Amiodarone and the Development of ARDS After Lung Surgery: Discussion

The incidence of ARDS after the right pneumonectomy was 7.4 percent in all patients compared with 1.6 percent in the other types of lung surgery (x2 11.2; p<0.001), and in our retrospective study, ARDS was almost exclusively seen after the administration of amiodarone except after right-sided pneumonectomy. The evaluation of prophylactic antiarrhythmic treatment with amiodarone was stopped because the development of ARDS seemed related to amiodarone administration other buy birth control pills online. Pulmonary toxicity is the most serious noncardiac side effect attributed to amiodarone therapy. The overall incidence of amiodarone pulmonary toxicity has been estimated at 5 to 10 percent of treated patients.
Amiodarone-induced pulmonary disease usually appears as a subacute or chronic disease, although in some cases there may be rapid progression toward respiratory failure.
The most common presentation is that of a relatively benign subacute illness, characterized by cough, dyspnea, and sometimes weight loss. The chest roentgenogram of these patients most often shows diffuse parenchymal infiltrates, typically in an interstitial pattern.
Other patients may have a more abrupt onsej of an acute illness. These patients characteristically have significant fever, and the chest roentgenogram often shows localized opaque areas in an acinar pattern. The clinical presentation may strongly mimic an infectious pneumonia or in extreme cases, ARDS.

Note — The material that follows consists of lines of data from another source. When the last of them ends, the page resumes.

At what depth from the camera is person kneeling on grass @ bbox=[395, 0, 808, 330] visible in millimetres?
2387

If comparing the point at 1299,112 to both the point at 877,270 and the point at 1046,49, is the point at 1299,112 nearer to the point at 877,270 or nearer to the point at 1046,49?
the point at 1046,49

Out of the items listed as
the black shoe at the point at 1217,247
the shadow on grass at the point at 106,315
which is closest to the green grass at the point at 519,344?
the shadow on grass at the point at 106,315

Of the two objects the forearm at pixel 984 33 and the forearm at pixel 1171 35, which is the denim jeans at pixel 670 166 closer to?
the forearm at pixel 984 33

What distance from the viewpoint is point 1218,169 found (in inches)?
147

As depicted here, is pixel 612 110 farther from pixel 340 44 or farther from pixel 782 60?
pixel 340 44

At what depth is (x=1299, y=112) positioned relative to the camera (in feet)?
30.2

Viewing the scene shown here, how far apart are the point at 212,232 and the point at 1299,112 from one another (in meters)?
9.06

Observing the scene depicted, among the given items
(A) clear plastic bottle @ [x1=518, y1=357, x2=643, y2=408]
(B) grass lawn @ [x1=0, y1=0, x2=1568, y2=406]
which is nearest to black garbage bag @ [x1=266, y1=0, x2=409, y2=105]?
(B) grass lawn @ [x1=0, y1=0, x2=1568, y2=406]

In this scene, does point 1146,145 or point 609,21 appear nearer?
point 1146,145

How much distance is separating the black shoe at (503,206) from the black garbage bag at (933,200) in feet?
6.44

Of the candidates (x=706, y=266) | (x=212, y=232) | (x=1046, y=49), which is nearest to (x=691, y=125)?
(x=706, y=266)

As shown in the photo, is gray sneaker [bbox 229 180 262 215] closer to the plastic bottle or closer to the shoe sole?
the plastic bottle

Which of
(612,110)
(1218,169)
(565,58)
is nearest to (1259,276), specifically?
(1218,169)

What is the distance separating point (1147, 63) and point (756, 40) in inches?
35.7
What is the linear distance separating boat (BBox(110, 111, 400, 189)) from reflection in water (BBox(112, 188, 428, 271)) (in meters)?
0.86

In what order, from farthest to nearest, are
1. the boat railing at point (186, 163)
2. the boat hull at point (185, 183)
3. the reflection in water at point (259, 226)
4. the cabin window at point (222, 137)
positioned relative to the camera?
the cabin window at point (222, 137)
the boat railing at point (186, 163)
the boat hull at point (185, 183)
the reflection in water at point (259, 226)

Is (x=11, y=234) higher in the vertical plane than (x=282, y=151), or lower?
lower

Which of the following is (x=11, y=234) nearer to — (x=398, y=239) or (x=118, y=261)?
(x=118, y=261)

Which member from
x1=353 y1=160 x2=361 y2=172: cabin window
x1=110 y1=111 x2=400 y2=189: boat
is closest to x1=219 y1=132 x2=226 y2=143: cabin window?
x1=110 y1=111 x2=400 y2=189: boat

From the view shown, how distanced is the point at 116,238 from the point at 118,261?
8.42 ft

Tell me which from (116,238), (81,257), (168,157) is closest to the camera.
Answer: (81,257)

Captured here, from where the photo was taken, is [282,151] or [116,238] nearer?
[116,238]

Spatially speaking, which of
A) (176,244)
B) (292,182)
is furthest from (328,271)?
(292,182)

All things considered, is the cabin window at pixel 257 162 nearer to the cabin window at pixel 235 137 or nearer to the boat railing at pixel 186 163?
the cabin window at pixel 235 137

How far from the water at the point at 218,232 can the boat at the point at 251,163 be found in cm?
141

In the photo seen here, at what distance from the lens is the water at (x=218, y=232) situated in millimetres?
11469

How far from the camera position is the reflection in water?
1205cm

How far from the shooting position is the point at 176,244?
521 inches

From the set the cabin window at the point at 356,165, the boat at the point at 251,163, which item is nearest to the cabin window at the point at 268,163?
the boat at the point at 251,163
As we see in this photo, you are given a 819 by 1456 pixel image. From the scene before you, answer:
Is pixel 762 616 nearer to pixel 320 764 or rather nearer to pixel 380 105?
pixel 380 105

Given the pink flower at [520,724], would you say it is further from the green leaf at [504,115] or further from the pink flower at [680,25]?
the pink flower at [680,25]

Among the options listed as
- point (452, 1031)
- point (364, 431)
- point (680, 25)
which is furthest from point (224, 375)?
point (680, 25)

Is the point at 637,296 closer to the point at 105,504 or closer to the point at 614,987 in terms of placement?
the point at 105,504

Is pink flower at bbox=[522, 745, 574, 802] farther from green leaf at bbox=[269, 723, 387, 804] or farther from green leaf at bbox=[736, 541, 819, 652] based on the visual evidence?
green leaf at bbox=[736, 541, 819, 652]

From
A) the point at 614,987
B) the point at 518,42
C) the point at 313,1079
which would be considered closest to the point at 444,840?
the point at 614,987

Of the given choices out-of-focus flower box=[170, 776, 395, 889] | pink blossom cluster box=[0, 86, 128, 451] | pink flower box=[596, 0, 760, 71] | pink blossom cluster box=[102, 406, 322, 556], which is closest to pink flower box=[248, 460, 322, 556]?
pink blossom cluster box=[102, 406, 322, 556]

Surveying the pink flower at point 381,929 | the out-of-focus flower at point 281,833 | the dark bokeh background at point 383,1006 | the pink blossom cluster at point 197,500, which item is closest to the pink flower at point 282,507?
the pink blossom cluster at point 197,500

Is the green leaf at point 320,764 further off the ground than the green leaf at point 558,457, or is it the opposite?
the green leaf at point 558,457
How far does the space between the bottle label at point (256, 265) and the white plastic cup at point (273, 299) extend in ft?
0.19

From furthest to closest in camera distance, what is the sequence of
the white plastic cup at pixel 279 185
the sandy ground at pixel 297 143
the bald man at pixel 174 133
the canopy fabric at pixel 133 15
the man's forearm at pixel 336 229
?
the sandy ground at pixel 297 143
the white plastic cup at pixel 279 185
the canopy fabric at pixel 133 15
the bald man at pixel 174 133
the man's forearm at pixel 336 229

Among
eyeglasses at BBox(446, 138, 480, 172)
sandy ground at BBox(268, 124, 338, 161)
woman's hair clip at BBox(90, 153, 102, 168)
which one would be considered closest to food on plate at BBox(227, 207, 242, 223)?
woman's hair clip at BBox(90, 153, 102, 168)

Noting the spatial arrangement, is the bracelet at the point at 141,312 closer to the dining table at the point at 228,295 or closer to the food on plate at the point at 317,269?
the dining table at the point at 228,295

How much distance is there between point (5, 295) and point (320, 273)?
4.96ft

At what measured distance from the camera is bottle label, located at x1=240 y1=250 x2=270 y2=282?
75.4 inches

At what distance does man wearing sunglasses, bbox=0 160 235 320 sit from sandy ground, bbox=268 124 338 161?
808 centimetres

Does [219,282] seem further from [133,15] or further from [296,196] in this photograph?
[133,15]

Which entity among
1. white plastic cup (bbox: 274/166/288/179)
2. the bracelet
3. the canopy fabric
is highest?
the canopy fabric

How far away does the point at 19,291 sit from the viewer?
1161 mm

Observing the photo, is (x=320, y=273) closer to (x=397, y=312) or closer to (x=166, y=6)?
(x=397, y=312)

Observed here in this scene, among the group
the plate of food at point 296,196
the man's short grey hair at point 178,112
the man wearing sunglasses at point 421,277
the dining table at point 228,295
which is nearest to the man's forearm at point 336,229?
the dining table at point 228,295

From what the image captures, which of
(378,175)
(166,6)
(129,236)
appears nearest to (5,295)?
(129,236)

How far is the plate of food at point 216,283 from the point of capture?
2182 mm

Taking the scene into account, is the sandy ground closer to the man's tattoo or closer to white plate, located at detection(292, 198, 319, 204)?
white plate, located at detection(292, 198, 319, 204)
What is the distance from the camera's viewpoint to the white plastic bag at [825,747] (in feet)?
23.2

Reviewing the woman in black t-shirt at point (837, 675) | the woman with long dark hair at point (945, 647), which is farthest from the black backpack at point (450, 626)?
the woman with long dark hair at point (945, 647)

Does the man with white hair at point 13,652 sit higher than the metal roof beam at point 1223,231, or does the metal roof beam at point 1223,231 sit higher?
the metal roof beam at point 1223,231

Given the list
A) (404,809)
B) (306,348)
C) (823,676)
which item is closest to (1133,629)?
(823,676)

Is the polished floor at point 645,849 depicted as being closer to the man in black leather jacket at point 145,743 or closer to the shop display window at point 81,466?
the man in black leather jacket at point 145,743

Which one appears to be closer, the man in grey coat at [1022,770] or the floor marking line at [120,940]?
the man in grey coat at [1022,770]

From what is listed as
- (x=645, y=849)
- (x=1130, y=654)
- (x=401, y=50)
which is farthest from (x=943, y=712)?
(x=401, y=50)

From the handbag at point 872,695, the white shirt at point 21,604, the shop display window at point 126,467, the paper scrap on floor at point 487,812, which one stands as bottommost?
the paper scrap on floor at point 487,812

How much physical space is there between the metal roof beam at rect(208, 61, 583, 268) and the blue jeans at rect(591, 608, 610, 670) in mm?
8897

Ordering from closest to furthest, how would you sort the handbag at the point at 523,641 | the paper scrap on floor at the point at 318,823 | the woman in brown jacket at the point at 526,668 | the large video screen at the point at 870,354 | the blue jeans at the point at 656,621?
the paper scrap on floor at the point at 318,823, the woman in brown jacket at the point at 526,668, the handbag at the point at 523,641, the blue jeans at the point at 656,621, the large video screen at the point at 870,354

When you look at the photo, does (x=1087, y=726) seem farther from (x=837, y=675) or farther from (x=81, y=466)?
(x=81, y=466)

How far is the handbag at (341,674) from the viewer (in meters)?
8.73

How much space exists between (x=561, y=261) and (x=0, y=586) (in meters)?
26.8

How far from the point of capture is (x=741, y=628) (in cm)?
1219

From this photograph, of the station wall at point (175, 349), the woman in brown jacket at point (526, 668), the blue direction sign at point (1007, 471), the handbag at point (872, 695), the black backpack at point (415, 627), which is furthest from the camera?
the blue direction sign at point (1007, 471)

The mechanisms of amiodarone pulmonary toxicity are not completely understood. Currently, at least two different pathways of toxicity may exist: (1) an indirect mechanism characterized by influx of inflammatory or immune effector cells to the lung, similar to the findings described with other “hypersensitivity” reactions associated with inhalation of organic antigen that are seen in farmer’s lung or pigeon breeder’s disease; and (2) a direct toxic mechanism that results in lung parenchymal cell injury and a subsequent fibrotic response. Several mechanisms of direct toxicity have been proposed. Regardless of the mechanism of initial toxicity to the cell, Martin et al suggest an amiodarone-mediated increase in cytosolic-free calcium may be the ultimate intercellular mediator of cell injury.

This entry was posted in ARDS and tagged amiodarone therapy, arrhythmia, lung surgery, pneumonectomy, pulmonary toxicity.